Report Reveals Consequences of Failing to Appreciate “Second
Economy” Dynamics of Cybersecurity; Medical Records Fail to Eclipse
Market Value of Stolen Financial Data and Pharmaceutical, Biotech
Data
NEWS HIGHLIGHTS
- McAfee Labs finds stolen medical
records available for sale from $0.03 to $2.42 per record
- Comparable stolen financial account
records available for $14.00 to $25.00
- Credit and debit card account data
available for $4.00 to $5.00 per account record
- Most lucrative cybercrime targeting
health care industry data is pharmaceutical, biotech intellectual
property
- Cybercrime-as-a-service economy is
developing specifically around health care industry data
- Concerted effort by cybercriminals to
recruit health care industry insiders as accomplices
Intel® Security today released its McAfee Labs Health
Warning report, which assesses the marketplace for stolen
medical records; compares it with the marketplace for stolen
financial services data; identifies health care focused
cybercrime-as-a-service trends; and profiles cybercrime targeting
intellectual property in the pharmaceutical and biotechnology
industries. The Intel Security research asserts that the
development of the market for stolen data and related hacking
skills indicate that the “business of cybercrime” in the health
care sector is growing.
“In an industry in which the personal is paramount, the loss of
trust could be catastrophic to its progress and prospects for
success,” said Raj Samani, Intel Security’s CTO for Europe, the
Middle East, and Africa. “Given the growing threat to the industry,
breach costs ought to be evaluated in the Second Economy terms of
time, money, and trust—where lost trust can inflict as much damage
upon individuals and organizations as lost funds.”
The Value of Stolen Data
Intel Security found that the price per record for stolen
patient medical records remains lower than financial account
records and retail payment account information, despite the
increasingly time-sensitive, or perishable, nature of data such as
credit and debit card numbers.
In recent years, Intel Security has observed the cybercriminal
community extend its data theft efforts beyond financial account
data to medical records. Although credit and debit card numbers can
be canceled and replaced quickly, this is not the case for
protected health information (PHI) that does not change. This
“nonperishable” PHI could include family names, mothers’ maiden
names, social security or pension numbers, payment card and
insurance data, and patient address histories. But, though this
dynamic has led to industry speculation that the price per medical
record could soon rise to rival or even eclipse that of financial
account or payment card data, Intel Security’s 2016 research did
not illustrate such price-point movement.
Intel Security’s research found the average health record price
point to be greater than that of basic personally identifiable
information, but still less than that of personal financial account
data. The per record value of financial account data ranged from
$14.00 to $25.00 per record, credit and debit cards drew around
$4.00 to $5.00, but medical account data earned only from $0.03 to
$2.42. The findings suggest financial account data continues to be
easier to monetize than personal medical data, which could require
an investment that financial payment data does not require.

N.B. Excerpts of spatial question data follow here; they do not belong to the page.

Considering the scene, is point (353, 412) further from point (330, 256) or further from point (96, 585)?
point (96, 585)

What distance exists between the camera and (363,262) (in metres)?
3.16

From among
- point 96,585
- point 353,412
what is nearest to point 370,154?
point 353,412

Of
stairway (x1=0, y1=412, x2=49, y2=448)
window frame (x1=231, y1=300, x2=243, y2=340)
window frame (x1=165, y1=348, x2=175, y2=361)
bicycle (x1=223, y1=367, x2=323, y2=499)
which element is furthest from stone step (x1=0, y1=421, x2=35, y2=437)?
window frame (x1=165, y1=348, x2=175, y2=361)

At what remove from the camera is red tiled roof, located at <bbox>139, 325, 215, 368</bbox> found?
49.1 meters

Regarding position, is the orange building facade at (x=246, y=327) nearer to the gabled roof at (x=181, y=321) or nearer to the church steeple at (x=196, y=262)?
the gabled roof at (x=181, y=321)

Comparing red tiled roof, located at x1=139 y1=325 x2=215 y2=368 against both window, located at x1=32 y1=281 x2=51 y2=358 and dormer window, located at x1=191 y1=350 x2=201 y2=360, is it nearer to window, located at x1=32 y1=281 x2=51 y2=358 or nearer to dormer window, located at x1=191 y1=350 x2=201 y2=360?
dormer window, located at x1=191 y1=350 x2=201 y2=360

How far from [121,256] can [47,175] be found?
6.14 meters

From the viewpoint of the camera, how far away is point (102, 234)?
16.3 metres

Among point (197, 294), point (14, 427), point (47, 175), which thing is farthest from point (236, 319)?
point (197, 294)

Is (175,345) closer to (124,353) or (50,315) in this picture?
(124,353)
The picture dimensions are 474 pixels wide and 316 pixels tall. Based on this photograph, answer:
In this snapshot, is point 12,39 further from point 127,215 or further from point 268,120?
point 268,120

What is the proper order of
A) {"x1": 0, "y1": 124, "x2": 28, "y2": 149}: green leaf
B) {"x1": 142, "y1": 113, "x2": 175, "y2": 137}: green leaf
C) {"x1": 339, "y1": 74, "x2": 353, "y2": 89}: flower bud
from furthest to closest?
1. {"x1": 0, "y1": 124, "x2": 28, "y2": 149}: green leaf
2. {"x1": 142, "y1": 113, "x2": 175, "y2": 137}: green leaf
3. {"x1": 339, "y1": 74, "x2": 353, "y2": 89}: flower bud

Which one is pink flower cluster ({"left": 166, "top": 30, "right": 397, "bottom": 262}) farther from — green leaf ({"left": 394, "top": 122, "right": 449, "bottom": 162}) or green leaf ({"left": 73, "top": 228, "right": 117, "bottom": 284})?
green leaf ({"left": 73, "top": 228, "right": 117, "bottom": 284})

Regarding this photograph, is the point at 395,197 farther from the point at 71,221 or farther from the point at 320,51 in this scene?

Upon
stealing a cache of medical records, it is likely cybercriminals
must analyze the data, and perhaps cross-reference it with data
from other sources before lucrative fraud, theft, extortion, or
blackmail opportunities can be identified. Financial data,
therefore, still presents a faster, more attractive
return-on-investment (ROI) opportunity for cybercriminals.
“Liquidity trumps longevity in the race to monetize stolen
data,” said Raj Samani, Intel Security’s CTO for Europe, the Middle
East, and Africa. “If I steal a million credit or debit card
numbers, I can quickly sell this digital merchandise before banks
and retailers discover the theft and cancel these numbers.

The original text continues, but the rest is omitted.